I heard my neighbor smiled when he was told my daughter had been bitten – I heard he turned pale when he found out she died. He hasn’t talked to me – there is nothing for him to say. There was a moving van at his house today. My friends tell me he moved out and left no forwarding address. Still we grieve. Nothing can fill the emptiness in our lives. We move about the day. We go to work. Nothing seems real. We are numb. I want release from this pain. If I die he will win. Maybe he should win. Maybe he was the better man. Maybe I should have minded my own business. I bought a handgun.

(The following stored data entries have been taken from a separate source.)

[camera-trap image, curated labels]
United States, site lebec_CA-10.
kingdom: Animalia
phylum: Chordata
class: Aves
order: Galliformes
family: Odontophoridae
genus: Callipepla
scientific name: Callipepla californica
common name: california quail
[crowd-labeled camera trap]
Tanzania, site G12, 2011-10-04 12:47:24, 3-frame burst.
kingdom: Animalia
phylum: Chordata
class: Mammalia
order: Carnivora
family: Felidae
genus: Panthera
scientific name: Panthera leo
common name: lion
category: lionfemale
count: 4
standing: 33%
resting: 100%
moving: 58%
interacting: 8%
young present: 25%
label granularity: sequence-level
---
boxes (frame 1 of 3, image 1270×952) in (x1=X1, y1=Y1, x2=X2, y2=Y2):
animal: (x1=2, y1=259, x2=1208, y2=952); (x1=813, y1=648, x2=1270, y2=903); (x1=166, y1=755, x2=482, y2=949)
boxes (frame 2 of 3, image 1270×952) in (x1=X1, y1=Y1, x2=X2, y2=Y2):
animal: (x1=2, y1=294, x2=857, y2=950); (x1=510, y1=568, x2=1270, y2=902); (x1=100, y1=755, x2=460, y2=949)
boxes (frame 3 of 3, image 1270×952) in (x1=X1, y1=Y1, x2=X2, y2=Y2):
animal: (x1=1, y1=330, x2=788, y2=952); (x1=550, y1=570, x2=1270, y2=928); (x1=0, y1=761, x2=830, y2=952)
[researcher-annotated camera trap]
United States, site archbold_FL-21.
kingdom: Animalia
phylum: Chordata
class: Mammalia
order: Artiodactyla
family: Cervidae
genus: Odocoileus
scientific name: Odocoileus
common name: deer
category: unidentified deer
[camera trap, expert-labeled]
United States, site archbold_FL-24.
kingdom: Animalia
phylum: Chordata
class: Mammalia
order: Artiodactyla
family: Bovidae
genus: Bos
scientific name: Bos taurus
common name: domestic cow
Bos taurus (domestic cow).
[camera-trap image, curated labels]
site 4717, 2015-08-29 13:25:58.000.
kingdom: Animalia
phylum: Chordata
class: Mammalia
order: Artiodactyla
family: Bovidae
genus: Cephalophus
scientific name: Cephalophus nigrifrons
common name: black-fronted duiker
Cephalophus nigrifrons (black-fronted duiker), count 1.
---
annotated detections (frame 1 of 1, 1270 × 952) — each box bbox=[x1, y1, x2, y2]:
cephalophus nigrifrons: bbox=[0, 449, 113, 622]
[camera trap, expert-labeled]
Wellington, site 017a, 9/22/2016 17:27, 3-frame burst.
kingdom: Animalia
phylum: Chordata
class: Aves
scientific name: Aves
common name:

The police called today. They arrested a man in town for selling dangerous reptiles without a license. They say they intend to prosecute. I don’t care. How can I care? Slowly we are rebuilding our life – the pain is great. The reminders are all too frequent. I found out where my neighbor is now living.

The police called today. They said the man they arrested has evidence in our case. The man they arrested will testify that he sold my neighbor an Egyptian Cobra. He will also testify that my neighbor told him he intended to release it through his fence to take care of my dog. It was never intended to hurt my little girl. He intended to kill the dog. They will arrest him and charge him with capital murder in the death of my precious baby. A surge of energy enveloped me. Can this be true? Did my neighbor intentionally release that snake to harm my family? My anger returned – my questions were answered. Yes I should have broken into his house. Yes I should have killed his snakes. Yes I should have run this deranged and evil man from our town. Would the law have been on my side? Unfortunately it is difficult to look into the heart of a mad man. Did I drive him to it? Perhaps – but there can never be room in a civilized society for such a course of action. He had options open to him. He has a job. He has money. He could have moved away. He could have punched me in the nose. To strike at the innocent in a cowardly fashion is unforgivable.

My neighbor was sentenced to 30 years in prison for negligent homicide. The judge said his stupidity ranks right up there with drunken drivers who kill people. His punishment should be no less severe. Our pain will be no less severe. That night my murdering neighbor took an overdose of sleeping pills and died in his cell. Although I still feel the pain and heartbreak a threat and a menace to society has been removed. We must not act out of anger or revenge. But we must act. We must act with much thought and cannot expect to be held blameless. Those who cannot live in society and play by its rules must be removed. Removal from society must come about as a function of the whole society - not strictly by those seeking revenge or being owed retribution. This is the cost of our freedom. If we don’t pay these costs we will never truly be free.